Turkey Turns to Iraq's Kurds for Gas Amid Pressure From Putinby , , and
Tender to build pipeline to Iraq border expected in two months
Russia has said sanctions won't impact gas supply to Turkey
Turkey plans to build a pipeline to import gas from the Kurdistan Regional Government in northern Iraq, part of efforts to diversify its energy supply as relations with Russian President Vladimir Putin deteriorate.
The state-run gas grid operator Botas will open a tender in two months for construction of the 180-kilometer (112-mile) pipeline, which will carry up to 20 billion cubic meters of gas a year from the border with Iraq to where the existing grid ends at Mardin, a Turkish official said Wednesday, asking not to be named in line with policy.
Turkish officials have scrambled to secure alternative sources of energy since its F-16s downed a Russian warplane in the border region with Syria, triggering economic sanctions and intensifying verbal attacks from Putin. Though Russia has promised to adhere to its contractual supply obligations, the incident has left Turkey exposed.
“In the long-term, Turkey needs to cut its dependence on Russian gas below 30 percent, from 55 percent now, and it also needs to speed up work on getting Kurdish gas,” Mehmet Ogutcu, chairman of London-based energy advisory firm Global Resources Partnership, said by phone on Wednesday. “Those occupying ruling positions in Turkey should stop promulgating the narrative that it can get gas from other sources -- it’s not that easy.”
Turkey’s $800 billion economy relies on imports for almost all of its fossil fuel needs, with half of its natural gas coming from Russia at a cost of as much as $10 billion last year.
Istanbul, Turkey’s most populous city that accounts for more than a quarter of national output, is almost entirely dependent on Russian gas imports through the Trans-Balkan pipeline, according to the Turkish official. Storage facilities around the city may not be sufficient to meet demand in the case of a prolonged cut in supply, he said.

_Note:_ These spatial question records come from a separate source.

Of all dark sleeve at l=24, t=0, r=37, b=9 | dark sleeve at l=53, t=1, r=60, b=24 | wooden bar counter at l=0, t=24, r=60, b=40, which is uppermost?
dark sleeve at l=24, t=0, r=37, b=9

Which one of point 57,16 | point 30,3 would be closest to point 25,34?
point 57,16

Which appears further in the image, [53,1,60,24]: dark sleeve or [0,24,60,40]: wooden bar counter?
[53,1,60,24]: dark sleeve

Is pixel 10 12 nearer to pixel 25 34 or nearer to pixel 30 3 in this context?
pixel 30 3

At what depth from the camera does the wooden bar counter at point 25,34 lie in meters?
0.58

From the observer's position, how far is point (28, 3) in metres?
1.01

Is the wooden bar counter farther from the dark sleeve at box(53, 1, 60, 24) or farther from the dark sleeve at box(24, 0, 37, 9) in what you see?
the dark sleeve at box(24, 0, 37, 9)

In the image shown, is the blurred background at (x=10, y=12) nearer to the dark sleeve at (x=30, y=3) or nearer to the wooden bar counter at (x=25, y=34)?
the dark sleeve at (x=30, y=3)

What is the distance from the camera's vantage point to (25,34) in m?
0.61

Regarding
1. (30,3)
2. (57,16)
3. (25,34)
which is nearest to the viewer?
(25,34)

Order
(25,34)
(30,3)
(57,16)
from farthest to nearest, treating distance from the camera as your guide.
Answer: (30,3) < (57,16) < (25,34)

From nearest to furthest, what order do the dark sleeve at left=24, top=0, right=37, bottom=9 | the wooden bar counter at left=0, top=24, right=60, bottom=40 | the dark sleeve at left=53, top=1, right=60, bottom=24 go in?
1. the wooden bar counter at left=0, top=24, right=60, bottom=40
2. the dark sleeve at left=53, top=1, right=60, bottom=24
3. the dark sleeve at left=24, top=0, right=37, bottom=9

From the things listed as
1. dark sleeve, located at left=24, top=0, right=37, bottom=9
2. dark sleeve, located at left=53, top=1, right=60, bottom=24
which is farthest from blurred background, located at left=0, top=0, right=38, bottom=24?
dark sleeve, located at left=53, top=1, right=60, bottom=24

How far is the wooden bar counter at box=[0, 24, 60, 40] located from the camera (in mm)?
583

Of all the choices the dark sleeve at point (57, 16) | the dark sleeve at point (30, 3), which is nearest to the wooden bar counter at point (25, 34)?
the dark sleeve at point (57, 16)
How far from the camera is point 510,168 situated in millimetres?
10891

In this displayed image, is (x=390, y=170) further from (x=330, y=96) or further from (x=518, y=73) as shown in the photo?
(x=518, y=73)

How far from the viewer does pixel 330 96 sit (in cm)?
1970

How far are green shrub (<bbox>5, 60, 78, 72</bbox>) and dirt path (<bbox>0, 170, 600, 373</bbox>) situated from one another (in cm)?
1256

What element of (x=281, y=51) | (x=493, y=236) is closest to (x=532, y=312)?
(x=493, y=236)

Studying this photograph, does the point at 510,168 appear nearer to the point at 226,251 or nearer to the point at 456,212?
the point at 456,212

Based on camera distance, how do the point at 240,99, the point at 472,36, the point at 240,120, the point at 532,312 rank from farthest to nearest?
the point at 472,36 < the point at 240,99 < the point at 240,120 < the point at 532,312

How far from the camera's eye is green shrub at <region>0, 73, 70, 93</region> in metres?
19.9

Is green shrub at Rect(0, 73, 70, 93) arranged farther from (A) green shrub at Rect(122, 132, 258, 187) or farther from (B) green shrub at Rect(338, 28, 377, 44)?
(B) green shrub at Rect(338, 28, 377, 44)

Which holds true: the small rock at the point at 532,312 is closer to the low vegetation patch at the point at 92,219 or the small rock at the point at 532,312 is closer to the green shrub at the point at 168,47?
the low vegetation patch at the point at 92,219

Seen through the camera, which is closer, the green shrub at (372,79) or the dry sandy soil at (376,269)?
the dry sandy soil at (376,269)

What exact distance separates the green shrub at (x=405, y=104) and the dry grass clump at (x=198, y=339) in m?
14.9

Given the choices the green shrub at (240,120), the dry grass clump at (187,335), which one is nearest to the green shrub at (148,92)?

“On energy, Turkey is definitely more dependent on Russia than what the consensus seems to portray,” Naz Masraff, director for Europe at political risk consultants Eurasia Group, said on Monday. “If there were to be technical problems on the Trans-Balkan line for one or two days, that would really make Turkey and especially the Istanbul region struggle both in terms of power cuts, gas cuts, heating and production.”
The value of Turkey’s business makes it unlikely that Putin will break Russia’s deals to supply gas, according to Emin Danis, energy program coordinator at Istanbul-based Caspian Strategy Institute.
“I don’t expect Russia to take a step that would put Turkey’s supply security at risk unless the tensions between the two countries escalate dramatically,” Danis said in an e-mail.
While Turkey doesn’t expect Putin to resort to that route, the nation “must be prepared for the worst case scenario,” Prime Minister Ahmet Davutoglu said Tuesday. He traveled on Thursday to Azerbaijan, where he is expected to ask for increased gas supplies, a day after President Recep Tayyip Erdogan reached a preliminary agreement to import liquefied natural gas, or LNG, from Qatar. Erdogan is scheduled to visit Turkmenistan, another gas exporter, next week.
The pipeline to northern Iraq would further a relationship with Iraq’s Kurds that has improved in recent years, in contrast to the collapse of a ceasefire with autonomy-seeking Kurds in Turkey earlier this year. Turkey offers the sole route to market to the expanding Kurdish oil industry, and Turkish companies provide builders and consumer goods.